RTS for Tuesday, Sept. 4, 2007
RTS (Round the Square)
September 3, 2007

RTS for Tuesday, Sept. 4, 2007

SCHOOL DAZE: “The revelation that his marriage of 30 years had
disintegrated because of his wife’s infidelity came as a rude shock
– like a surcharge at a formerly surcharge-free ATM machine.”

Talk about mixed metaphors!

September is indelibly linked with the opening of school – even
though most schools now start the week before Labor Day. With that
in mind, we thought it would be a good time to pass along a
collection of supposedly actual metaphors found in high school
essays – such as the one above.

Fair warning: These are from the Internet so we can’t vouch for
their authenticity. Still, they are pretty funny:

• Her face was a perfect oval, like a circle that had its two
sides gently compressed by a Thigh Master.

• His thoughts tumbled in his head, making and breaking
alliances like underpants in a dryer without Cling Free.

• He spoke with the wisdom that can only come from experience,
like a guy who went blind because he looked at a solar eclipse
without one of those boxes with a pinhole in it and now goes around
the country speaking at high schools about the dangers of looking
at a solar eclipse without one of those boxes with a pinhole in
it.

■ ■ ■ ■

● **Exercise description**: Reproduce the Round the Square column above in full, without changing a word, line, or mark.

● **Information shown**:
■ ■ ■ ■

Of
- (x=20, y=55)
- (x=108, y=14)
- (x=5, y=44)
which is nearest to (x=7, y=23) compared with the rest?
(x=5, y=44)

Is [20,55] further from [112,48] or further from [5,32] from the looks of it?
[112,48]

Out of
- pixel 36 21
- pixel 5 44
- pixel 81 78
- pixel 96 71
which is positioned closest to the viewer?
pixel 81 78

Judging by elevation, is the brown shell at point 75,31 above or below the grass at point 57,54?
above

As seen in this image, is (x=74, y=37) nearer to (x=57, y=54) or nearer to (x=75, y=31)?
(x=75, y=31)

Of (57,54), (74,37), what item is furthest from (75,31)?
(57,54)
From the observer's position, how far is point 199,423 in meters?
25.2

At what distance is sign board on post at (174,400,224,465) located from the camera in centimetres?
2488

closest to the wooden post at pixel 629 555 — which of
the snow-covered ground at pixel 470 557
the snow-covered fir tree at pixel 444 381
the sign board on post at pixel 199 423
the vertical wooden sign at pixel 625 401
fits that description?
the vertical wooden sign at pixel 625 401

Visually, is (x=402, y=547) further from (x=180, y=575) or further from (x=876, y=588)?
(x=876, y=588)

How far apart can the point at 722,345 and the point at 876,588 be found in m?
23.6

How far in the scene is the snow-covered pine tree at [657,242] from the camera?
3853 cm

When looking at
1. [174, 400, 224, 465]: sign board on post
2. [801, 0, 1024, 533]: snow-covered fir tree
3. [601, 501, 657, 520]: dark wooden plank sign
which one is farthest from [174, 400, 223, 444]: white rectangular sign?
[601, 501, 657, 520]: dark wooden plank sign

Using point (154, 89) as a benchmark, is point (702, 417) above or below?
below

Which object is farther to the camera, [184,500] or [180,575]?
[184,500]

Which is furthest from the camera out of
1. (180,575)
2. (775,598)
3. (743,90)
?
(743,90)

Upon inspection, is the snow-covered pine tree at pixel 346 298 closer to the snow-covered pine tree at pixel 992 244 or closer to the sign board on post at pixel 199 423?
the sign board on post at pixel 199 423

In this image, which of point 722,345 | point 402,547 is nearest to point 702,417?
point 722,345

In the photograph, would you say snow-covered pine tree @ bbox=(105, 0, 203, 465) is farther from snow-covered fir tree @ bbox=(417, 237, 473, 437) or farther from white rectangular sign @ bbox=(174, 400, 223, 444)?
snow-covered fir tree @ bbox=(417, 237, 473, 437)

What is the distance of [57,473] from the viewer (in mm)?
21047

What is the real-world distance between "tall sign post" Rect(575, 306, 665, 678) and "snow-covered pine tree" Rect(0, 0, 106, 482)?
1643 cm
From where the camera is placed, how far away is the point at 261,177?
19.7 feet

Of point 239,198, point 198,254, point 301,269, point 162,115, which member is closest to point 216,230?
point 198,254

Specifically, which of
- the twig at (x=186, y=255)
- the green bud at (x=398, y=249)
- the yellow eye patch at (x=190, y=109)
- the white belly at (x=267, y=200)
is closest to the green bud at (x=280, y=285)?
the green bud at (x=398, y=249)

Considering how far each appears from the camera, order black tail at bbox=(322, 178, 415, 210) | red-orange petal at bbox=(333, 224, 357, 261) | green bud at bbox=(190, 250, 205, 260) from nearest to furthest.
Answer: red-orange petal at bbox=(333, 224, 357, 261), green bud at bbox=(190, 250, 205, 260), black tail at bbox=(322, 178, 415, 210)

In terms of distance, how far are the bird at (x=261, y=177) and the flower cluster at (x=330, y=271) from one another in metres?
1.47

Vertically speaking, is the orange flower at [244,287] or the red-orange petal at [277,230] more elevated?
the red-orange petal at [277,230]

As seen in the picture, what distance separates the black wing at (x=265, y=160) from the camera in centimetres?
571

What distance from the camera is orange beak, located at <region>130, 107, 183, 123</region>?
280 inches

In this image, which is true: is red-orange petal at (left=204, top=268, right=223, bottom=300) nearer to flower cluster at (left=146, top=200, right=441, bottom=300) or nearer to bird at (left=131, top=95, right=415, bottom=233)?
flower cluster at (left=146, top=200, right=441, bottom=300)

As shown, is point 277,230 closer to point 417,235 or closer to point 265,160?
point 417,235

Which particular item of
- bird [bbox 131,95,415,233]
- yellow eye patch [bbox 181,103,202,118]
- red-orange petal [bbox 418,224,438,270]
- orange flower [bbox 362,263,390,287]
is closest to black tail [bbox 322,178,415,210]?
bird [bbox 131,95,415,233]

■ ■ ■ ■

● **Answer to this problem**:
RTS for Tuesday, Sept. 4, 2007
RTS (Round the Square)
September 3, 2007

RTS for Tuesday, Sept. 4, 2007

SCHOOL DAZE: “The revelation that his marriage of 30 years had
disintegrated because of his wife’s infidelity came as a rude shock
– like a surcharge at a formerly surcharge-free ATM machine.”

Talk about mixed metaphors!

September is indelibly linked with the opening of school – even
though most schools now start the week before Labor Day. With that
in mind, we thought it would be a good time to pass along a
collection of supposedly actual metaphors found in high school
essays – such as the one above.

Fair warning: These are from the Internet so we can’t vouch for
their authenticity. Still, they are pretty funny:

• Her face was a perfect oval, like a circle that had its two
sides gently compressed by a Thigh Master.

• His thoughts tumbled in his head, making and breaking
alliances like underpants in a dryer without Cling Free.

• He spoke with the wisdom that can only come from experience,
like a guy who went blind because he looked at a solar eclipse
without one of those boxes with a pinhole in it and now goes around
the country speaking at high schools about the dangers of looking
at a solar eclipse without one of those boxes with a pinhole in
it.